L’ascesa di questa popstar digitale non ha solamente stimolato l’estro di musicisti alle prime armi – sarebbero oltre 100 mila, secondo un comunicato della Crypton, le canzoni prodotte dai fan grazie al software – ma di una schiera di disegnatori, animatori, graphic designer e programmatori che hanno dedicato all’eroina dai capelli verdi le loro creazioni.
Queste si sono diffuse in rete soprattutto grazie a social network come Nico Nico, l’equivalente giapponese di Youtube, o su portali freeware, come Vocaloid Promotion Video Project, da cui è possibile scaricare software per creare video promozionali con animazioni dei modelli in 3D di Miku e degli altri Vocaloid.
Miku ha una sua definizione come personaggio, è un kyara (nipponizzazione del termine inglese character) ma non ha una sua storia personale, non si sa chi sia davvero o da dove arrivi. Sono i suoi fan a definirlo, creando un numero infinito di passati, presenti e futuri per lei.
Miku è una diva open source al 100 per cento, tanto da aver attirato l’attenzione dei grandi nomi della moda che si sono impegnati a disegnarle costumi e vestiti degni di una regina del pop: a un suo concerto a Los Angeles – a cui hanno assistito dal vivo 5mila persone, 160 mila online – sfoggiava un completo firmato da Marc Jacobs, mentre a Parigi, dove era protagonista di un’opera per Vocaloid intitolata The End, era vestita da Louis Vuitton.
Come ha spiegato lo stesso Condry in un suo recente studio, Hatsune Miku è un esempio di una "creatività collaborativa". I fan di Miku non sono solo consumatori di un prodotto, ma ne diventano loro stessi produttori.
Secondo Toshio Miyake, docente di Società del Giappone contemporaneo all’Università Ca’ Foscari di Venezia e autore di libri ed articoli sulle culture del Giappone contemporaneo e sulla loro ricezione in Europa e Stati Uniti, contattato da China Files, il successo di Miku in Giappone è da spiegarsi proprio nell’ottica di un movimento di pro-sumers (produttori e consumatori al tempo stesso) all’interno della più ampia categoria degli otaku.

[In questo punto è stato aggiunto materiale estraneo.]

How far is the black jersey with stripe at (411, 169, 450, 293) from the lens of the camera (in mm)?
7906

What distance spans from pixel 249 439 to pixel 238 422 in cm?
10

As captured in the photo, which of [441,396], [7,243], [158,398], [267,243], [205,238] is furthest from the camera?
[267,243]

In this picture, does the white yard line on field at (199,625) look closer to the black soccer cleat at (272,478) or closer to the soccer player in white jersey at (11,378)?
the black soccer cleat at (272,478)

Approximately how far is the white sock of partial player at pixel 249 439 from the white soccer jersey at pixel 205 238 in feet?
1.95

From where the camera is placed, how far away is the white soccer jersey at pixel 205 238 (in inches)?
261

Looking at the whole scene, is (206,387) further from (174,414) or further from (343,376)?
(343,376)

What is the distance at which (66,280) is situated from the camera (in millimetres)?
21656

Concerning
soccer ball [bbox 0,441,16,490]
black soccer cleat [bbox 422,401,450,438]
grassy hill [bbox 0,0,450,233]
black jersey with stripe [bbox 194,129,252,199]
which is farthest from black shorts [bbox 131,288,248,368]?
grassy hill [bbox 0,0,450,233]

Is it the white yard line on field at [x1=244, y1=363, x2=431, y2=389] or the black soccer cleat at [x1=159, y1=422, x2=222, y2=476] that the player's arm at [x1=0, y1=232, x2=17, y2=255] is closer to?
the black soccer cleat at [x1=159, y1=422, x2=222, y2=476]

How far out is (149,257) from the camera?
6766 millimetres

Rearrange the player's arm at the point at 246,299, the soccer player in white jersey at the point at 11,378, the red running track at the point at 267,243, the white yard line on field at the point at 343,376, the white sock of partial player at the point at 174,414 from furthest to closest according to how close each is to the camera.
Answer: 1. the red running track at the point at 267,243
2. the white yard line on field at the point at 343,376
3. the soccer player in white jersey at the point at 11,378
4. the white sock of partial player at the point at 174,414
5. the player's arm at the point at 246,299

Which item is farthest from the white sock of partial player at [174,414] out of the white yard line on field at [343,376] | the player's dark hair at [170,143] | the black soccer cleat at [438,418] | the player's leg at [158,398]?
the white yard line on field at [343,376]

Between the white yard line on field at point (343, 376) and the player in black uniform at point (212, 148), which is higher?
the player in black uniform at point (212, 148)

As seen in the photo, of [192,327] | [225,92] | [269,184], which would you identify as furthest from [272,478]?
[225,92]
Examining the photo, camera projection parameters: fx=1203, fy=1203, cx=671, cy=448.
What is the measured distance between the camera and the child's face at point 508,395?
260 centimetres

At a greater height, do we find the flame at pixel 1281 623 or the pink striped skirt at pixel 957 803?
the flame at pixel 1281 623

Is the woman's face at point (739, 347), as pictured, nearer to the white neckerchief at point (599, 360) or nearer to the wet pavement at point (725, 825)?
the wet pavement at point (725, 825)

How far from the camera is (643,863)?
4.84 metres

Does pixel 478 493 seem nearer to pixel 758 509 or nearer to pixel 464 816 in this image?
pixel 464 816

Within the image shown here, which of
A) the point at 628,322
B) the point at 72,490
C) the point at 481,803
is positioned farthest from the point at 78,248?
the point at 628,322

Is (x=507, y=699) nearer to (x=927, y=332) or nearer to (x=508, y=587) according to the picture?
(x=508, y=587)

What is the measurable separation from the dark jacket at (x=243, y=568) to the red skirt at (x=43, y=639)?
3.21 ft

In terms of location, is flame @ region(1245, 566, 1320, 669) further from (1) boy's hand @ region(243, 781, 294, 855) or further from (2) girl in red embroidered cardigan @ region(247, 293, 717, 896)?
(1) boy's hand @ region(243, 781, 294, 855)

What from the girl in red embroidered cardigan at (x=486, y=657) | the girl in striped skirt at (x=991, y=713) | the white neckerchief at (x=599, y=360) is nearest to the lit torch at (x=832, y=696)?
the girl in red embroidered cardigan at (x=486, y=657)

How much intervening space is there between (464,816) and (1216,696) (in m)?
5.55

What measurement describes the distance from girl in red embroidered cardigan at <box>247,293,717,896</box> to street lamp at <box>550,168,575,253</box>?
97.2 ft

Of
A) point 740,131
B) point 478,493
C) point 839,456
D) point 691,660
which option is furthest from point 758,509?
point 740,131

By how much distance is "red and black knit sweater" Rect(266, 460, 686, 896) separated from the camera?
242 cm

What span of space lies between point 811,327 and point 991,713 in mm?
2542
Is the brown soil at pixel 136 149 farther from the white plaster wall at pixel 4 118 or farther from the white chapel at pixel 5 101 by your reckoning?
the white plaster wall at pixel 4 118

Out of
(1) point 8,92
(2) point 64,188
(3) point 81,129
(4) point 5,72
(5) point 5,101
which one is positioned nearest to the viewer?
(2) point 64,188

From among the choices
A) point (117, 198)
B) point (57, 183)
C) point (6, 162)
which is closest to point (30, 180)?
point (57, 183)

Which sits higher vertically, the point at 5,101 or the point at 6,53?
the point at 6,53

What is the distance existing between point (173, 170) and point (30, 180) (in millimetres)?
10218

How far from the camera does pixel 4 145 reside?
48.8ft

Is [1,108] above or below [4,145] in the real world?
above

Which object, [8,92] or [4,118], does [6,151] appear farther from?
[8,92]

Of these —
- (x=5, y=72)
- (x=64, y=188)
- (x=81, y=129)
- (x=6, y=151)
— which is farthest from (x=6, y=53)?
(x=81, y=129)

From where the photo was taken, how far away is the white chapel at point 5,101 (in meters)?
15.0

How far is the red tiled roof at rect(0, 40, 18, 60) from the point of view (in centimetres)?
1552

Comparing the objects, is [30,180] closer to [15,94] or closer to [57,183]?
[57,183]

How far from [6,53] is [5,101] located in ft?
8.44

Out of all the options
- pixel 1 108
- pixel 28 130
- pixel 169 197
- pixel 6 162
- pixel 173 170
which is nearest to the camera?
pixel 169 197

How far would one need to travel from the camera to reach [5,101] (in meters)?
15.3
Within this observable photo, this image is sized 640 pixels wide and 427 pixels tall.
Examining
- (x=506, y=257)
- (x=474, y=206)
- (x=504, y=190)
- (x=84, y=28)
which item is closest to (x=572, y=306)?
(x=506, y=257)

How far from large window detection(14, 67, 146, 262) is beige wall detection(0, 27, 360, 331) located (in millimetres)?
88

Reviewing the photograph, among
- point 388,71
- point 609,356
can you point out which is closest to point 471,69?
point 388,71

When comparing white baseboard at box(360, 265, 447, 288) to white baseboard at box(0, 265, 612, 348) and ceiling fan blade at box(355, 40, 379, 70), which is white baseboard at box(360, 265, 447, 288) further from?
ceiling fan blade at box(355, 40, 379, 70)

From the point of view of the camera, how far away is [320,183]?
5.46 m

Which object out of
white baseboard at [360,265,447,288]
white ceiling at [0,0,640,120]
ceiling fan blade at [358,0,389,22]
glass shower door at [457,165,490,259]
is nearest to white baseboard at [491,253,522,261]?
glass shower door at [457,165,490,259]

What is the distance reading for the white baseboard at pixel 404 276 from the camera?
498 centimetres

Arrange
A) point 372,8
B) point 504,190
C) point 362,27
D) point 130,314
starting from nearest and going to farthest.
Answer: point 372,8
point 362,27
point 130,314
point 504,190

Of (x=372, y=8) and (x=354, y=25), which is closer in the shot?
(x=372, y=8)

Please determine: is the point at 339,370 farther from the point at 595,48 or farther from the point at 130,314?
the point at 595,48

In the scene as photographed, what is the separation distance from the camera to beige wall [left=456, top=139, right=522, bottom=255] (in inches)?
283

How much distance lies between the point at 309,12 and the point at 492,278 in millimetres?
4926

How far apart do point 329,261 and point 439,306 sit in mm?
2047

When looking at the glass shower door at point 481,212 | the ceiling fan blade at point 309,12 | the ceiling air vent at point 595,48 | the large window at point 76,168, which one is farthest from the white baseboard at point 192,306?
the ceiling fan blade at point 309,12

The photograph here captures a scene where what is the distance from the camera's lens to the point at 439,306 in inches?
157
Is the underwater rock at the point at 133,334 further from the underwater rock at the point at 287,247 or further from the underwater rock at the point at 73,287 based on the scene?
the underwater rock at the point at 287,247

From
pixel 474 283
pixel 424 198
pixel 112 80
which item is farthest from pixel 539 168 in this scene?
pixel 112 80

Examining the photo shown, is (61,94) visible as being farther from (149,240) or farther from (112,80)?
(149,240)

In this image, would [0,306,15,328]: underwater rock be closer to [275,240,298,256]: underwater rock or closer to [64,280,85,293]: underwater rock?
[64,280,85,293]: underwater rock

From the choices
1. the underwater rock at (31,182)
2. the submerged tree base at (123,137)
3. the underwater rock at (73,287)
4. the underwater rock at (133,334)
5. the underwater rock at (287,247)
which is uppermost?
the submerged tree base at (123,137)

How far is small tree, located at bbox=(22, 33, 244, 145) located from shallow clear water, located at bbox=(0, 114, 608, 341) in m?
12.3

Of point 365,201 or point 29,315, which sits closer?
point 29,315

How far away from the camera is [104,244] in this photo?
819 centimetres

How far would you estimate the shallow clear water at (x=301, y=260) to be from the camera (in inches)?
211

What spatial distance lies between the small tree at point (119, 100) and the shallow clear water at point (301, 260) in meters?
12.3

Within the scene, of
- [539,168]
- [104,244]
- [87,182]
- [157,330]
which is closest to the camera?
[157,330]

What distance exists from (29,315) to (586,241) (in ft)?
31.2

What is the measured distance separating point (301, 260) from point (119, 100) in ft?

Il reale successo di Miku rimane relativo e ancora tutto da verificare, ma il fenomeno negli ultimi tempi ha suscitato un notevole interesse. E il suo impatto mediatico anche al di fuori dell’arcipelago del Sol Levante è forte.
«Nello specifico, si sono diffusi gusti metropolitani globalizzati condivisi (gli otaku o nerd, le forme di erotismo digitale, la tendenza alla diffusione di un gusto per tutto ciò che è “cute”, carino) tra diverse società post-industriali».
Secondo Miyake, poi, sembra inoltre esserci un crescente interesse verso la musica che arriva dall’estremo oriente: «Forse il fenomeno Gangnam Style – spiega Miyake – ha contribuito a costruire una nuova immagine cool della musica pop “orientale”».
Tuttavia, conclude Miyake, il successo di Miku, ormai di portata globale, rischia di promuovere una percezione stereotipata del Giappone, mutuata dall’alta evoluzione tecnologica del paese-arcipelago. «In generale assistiamo negli ultimi anni a una crescente popolarità internazionale delle culture popolari nipponiche. Spesso, però, questa sfocia in fenomeni di quello che potremmo chiamare "tecno-orientalismo"».